Instructions for the task :: Copy every entry below word for word, but leave out the pictures.

Data provided ::

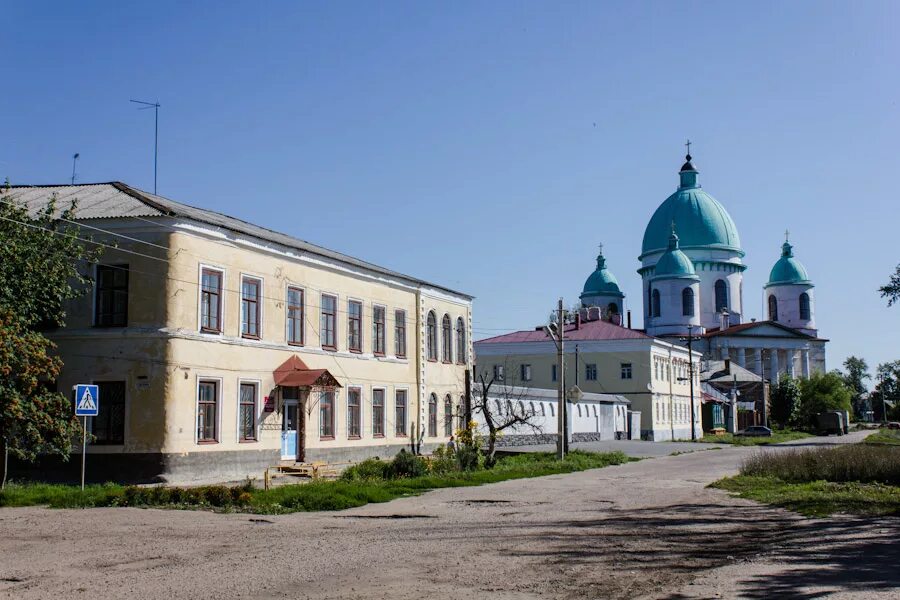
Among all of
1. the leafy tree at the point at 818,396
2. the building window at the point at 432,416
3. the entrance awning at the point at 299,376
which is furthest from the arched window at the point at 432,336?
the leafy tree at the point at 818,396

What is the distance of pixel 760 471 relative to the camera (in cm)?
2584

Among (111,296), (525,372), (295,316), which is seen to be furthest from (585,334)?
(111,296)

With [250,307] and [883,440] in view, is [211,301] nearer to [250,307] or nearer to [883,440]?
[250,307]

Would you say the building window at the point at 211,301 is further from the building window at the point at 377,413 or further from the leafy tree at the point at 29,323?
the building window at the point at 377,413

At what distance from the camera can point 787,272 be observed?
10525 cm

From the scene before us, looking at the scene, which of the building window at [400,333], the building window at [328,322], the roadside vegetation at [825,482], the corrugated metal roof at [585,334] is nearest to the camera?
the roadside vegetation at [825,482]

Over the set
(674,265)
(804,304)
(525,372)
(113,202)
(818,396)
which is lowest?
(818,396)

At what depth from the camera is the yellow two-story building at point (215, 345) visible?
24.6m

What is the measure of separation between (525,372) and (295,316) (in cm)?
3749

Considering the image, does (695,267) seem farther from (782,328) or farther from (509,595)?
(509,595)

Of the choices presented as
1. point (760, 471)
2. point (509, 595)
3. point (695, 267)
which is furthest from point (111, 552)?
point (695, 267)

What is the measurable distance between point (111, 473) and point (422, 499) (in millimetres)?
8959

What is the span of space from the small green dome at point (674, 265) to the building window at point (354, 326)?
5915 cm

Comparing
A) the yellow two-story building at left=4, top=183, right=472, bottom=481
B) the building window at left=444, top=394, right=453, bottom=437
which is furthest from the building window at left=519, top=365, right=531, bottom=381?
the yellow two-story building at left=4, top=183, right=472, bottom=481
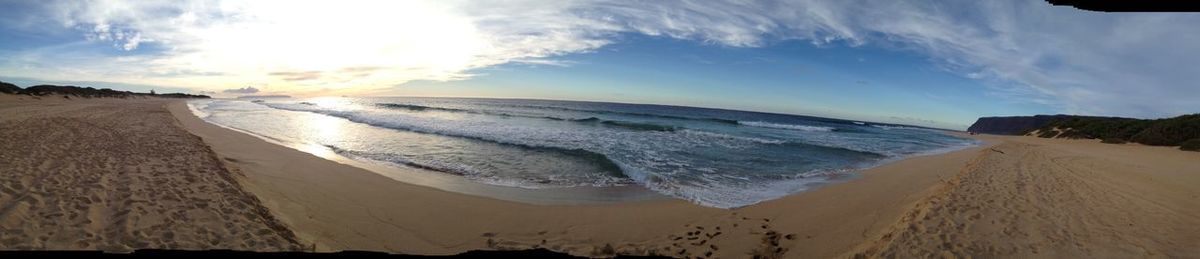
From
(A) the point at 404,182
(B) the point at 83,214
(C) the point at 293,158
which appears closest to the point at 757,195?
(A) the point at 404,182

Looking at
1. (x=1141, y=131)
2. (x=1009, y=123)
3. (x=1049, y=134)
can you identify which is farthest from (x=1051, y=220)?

Written reply ::
Among all of
1. the leafy tree at the point at 818,396
2. the building window at the point at 432,416
3. the entrance awning at the point at 299,376
which is furthest from the arched window at the point at 432,336?
the leafy tree at the point at 818,396

What is the distance of pixel 760 471 relative to the camera (in cm)?
2584

Among (111,296), (525,372), (295,316), which is seen to be furthest from (585,334)?
(111,296)

With [250,307] and [883,440] in view, is [211,301] nearer to [250,307] or nearer to [883,440]?
[250,307]

Would you say the building window at the point at 211,301 is further from the building window at the point at 377,413 or further from the leafy tree at the point at 29,323?
the building window at the point at 377,413

At what distance from the camera can point 787,272 be observed?
10525 cm

From the scene before us, looking at the scene, which of the building window at [400,333], the building window at [328,322], the roadside vegetation at [825,482], the corrugated metal roof at [585,334] is nearest to the camera?
the roadside vegetation at [825,482]

Over the set
(674,265)
(804,304)
(525,372)
(113,202)
(818,396)
which is lowest?
(818,396)

At what depth from the camera is the yellow two-story building at point (215, 345) visible?
24.6m

What is the measure of separation between (525,372) and (295,316) (in cm)?
3749

Considering the image, does (695,267) seem farther from (782,328) or farther from (509,595)?
(509,595)

Of the choices presented as
1. point (760, 471)
2. point (509, 595)
3. point (695, 267)
which is furthest from point (111, 552)?
point (695, 267)

What is the measurable distance between point (111, 473) and point (422, 499) (in millimetres)?
8959

What is the span of space from the small green dome at point (674, 265) to the building window at point (354, 326)?
5915 cm

Comparing
A) the yellow two-story building at left=4, top=183, right=472, bottom=481
B) the building window at left=444, top=394, right=453, bottom=437
which is furthest from the building window at left=519, top=365, right=531, bottom=381?
the yellow two-story building at left=4, top=183, right=472, bottom=481
From
(A) the point at 404,182
(B) the point at 83,214
(C) the point at 293,158
which appears closest to the point at 757,195?
(A) the point at 404,182

Looking at
1. (x=1141, y=131)
2. (x=1009, y=123)
3. (x=1049, y=134)
can you identify which is farthest from (x=1051, y=220)?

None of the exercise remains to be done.